GOAL: Please return the material below unchanged, starting with the line that contains "Among baseboard @" and going on through the line that contains "1457 millimetres".

STORED RECORDS:
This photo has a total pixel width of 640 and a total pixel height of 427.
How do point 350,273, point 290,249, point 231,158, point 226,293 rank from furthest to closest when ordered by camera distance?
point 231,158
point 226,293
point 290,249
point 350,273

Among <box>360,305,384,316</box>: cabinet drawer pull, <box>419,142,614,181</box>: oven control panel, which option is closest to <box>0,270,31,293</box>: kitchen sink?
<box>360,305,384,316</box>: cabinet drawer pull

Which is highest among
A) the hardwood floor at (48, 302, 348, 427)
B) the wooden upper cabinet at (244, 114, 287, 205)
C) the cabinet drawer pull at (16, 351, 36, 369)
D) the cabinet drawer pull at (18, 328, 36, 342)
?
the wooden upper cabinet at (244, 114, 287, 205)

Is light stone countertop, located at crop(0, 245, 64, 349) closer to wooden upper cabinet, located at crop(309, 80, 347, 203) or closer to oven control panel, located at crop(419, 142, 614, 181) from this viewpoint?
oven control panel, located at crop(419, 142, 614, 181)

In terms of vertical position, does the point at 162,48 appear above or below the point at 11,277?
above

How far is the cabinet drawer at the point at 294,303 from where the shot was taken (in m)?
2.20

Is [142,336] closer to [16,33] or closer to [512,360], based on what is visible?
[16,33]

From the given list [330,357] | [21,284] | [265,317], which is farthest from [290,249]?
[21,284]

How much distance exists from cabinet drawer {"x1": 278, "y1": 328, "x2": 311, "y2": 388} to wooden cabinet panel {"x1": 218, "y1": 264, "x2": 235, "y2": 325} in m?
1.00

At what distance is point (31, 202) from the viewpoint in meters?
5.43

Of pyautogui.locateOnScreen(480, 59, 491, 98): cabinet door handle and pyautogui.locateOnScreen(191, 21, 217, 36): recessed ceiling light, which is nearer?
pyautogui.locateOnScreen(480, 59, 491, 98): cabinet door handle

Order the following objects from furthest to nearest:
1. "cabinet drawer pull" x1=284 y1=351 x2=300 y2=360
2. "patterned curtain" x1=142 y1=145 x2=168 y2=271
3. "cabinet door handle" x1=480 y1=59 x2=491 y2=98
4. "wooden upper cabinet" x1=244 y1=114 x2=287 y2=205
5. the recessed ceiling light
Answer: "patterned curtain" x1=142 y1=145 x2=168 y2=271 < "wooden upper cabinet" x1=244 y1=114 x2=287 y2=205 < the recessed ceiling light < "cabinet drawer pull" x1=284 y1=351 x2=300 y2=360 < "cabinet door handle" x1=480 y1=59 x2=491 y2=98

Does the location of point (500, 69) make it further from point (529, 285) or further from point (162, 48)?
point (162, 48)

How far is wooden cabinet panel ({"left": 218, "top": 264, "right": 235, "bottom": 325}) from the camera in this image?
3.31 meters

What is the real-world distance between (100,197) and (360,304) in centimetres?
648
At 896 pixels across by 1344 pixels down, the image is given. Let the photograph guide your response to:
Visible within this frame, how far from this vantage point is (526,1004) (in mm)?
...
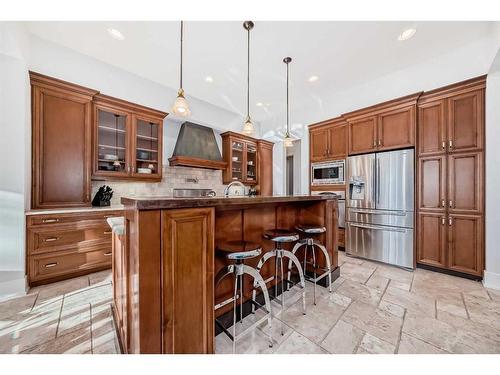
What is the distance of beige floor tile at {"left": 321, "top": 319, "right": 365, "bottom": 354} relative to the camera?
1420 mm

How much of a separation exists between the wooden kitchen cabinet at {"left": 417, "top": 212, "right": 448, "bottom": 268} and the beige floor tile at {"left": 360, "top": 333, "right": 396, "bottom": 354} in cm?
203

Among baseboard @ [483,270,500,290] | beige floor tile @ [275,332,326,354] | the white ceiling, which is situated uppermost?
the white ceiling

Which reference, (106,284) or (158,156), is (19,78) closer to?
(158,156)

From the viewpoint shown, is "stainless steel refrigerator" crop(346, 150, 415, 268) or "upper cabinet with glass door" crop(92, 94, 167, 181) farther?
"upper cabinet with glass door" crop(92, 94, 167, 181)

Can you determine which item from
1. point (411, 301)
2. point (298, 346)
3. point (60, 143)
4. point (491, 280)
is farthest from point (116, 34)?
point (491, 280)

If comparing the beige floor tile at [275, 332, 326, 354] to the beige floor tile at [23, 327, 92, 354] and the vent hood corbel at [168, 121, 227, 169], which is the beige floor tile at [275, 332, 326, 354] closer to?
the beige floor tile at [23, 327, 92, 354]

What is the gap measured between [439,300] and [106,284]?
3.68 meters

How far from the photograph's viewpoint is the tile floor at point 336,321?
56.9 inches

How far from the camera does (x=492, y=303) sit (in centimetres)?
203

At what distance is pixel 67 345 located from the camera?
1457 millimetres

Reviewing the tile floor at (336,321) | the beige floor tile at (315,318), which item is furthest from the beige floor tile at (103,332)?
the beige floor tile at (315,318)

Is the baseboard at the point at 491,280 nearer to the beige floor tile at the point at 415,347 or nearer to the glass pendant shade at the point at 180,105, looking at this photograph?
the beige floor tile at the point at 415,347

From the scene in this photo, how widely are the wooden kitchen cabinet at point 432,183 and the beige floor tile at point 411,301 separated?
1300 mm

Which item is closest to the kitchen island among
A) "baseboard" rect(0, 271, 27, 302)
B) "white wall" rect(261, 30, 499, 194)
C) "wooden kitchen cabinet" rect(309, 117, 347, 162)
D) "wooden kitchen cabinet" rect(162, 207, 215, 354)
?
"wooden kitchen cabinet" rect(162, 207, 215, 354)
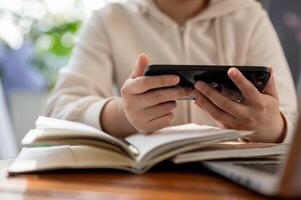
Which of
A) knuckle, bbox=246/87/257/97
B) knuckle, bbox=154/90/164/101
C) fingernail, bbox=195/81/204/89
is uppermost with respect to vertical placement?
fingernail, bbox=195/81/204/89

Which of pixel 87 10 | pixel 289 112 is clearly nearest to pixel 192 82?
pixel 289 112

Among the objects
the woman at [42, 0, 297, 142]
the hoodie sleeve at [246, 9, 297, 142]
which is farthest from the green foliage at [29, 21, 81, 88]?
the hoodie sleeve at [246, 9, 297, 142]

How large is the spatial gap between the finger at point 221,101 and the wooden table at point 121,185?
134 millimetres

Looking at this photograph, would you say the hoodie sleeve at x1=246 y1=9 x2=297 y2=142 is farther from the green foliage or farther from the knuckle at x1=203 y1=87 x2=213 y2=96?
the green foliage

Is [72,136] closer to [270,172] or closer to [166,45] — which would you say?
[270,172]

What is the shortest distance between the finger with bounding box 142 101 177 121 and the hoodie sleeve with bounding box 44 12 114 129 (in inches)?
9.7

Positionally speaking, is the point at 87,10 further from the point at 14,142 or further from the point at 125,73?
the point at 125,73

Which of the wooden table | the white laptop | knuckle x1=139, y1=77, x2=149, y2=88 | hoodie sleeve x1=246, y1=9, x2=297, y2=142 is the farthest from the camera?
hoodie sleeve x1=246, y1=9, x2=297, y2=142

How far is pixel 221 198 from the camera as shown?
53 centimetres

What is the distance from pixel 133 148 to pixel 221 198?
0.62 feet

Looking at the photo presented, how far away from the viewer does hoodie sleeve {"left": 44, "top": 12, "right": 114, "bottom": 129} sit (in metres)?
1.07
---
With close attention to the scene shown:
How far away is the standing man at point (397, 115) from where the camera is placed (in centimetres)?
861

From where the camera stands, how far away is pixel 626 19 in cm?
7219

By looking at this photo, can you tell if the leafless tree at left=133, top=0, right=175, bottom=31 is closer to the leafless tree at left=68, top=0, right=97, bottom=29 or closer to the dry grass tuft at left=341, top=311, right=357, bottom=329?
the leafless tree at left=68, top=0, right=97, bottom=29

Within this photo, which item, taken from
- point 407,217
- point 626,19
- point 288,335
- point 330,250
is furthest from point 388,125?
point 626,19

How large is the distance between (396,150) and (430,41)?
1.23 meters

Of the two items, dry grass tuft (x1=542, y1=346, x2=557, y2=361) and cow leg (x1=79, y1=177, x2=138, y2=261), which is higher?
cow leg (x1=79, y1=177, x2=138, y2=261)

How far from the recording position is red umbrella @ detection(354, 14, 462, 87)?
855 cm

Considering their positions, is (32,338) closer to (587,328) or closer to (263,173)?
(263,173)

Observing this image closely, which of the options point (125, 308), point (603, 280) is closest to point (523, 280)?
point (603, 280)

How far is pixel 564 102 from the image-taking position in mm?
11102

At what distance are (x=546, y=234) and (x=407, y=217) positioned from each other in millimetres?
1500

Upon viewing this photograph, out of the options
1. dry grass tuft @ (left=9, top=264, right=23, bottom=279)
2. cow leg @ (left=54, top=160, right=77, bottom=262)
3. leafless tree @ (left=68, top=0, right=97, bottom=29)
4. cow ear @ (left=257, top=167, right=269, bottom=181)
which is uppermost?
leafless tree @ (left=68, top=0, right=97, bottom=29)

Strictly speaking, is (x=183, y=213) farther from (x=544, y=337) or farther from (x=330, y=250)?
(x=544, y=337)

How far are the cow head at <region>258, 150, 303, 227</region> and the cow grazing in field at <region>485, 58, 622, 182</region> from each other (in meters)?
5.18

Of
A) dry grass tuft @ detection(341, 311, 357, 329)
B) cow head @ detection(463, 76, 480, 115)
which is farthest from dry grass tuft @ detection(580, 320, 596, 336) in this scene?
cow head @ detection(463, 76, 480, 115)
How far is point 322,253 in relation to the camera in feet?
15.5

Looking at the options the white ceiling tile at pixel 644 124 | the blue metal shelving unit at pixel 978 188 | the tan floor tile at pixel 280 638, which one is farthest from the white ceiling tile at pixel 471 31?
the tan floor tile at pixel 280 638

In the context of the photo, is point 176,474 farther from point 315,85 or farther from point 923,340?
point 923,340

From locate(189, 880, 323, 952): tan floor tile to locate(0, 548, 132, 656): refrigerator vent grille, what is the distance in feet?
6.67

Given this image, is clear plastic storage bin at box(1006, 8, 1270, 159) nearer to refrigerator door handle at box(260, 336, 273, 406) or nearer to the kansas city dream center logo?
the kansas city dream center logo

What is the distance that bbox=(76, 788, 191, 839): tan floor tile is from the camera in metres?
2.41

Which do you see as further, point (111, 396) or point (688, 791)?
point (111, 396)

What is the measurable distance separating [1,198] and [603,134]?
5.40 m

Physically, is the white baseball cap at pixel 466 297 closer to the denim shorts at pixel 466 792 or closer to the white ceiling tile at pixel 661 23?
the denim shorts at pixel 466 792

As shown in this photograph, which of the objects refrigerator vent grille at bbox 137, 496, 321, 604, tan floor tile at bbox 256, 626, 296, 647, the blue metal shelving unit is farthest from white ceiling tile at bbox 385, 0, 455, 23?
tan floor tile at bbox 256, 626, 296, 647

FINAL ANSWER:
Among baseboard @ [483,270,500,290] | beige floor tile @ [275,332,326,354] | the white ceiling, which is situated uppermost?
the white ceiling

Which reference, (106,284) or (158,156), is (19,78) closer to?
(158,156)

From the viewpoint shown, is "stainless steel refrigerator" crop(346, 150, 415, 268) or "upper cabinet with glass door" crop(92, 94, 167, 181) farther?
"upper cabinet with glass door" crop(92, 94, 167, 181)

Can you determine which item from
1. point (411, 301)
2. point (298, 346)
3. point (60, 143)
4. point (491, 280)
is farthest from point (116, 34)?
point (491, 280)

If comparing the beige floor tile at [275, 332, 326, 354] to the beige floor tile at [23, 327, 92, 354] and the vent hood corbel at [168, 121, 227, 169], which is the beige floor tile at [275, 332, 326, 354] closer to?
the beige floor tile at [23, 327, 92, 354]

What is the gap measured between [439,300] and [106,284]?
3.68 meters

How far from the photograph's viewpoint is the tile floor at point 336,321?
56.9 inches

How far from the camera does (x=492, y=303) sit (in centimetres)?
203

At what distance is pixel 67 345 located from the camera?
1457 millimetres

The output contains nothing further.